In the second topology, a tapering method is used to improve the matching between the MIM plasmonic waveguides and PC structure. The PC lattices at the central part of the structures generate photonic bandgaps (PBGs) with sharp edges in the transmission spectra of the biosensors. In addition to the sharp edges that makes the techniques suitable candidates for sensing applications there is excellent separation between two PBG edges. When the low PBG edge is used as a sensing mechanism, it does not overlap with the high PBG edge by changing the refractive index of the analyte. Consequently, the proposed biosensors can be used for a wide wavelength range.

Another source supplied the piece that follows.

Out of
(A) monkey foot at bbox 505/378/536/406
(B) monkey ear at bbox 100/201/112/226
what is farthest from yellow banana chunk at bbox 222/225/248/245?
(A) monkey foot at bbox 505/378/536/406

In addition to being a source of energy for daily activities of the human body, glucose is regarded as a clinical biomarker. An abnormal glucose level in the blood can lead to many endocrine metabolic diseases, including diabetes, hyperglycemia and other diseases. Current sensing methods mainly depend on natural enzymes. These enzymes are unstable, hard to prepare, and expensive, which limits the applications in clinics. Instead, simple, accurate, and sensitive methods for glucose detection are required since glucose level in cancer cells is higher than that in healthy cells. A dual-mode Cu2O nanoparticle (NP) based biosensor for glucose analysis based on colorimetric assay and laser desorption/ionization mass spectrometry (LDI MS) may provide the answer. The investigated method achieved visual and accurate quantitative analysis of glucose in serum and possesses promising application values in clinical disease diagnostics and monitoring.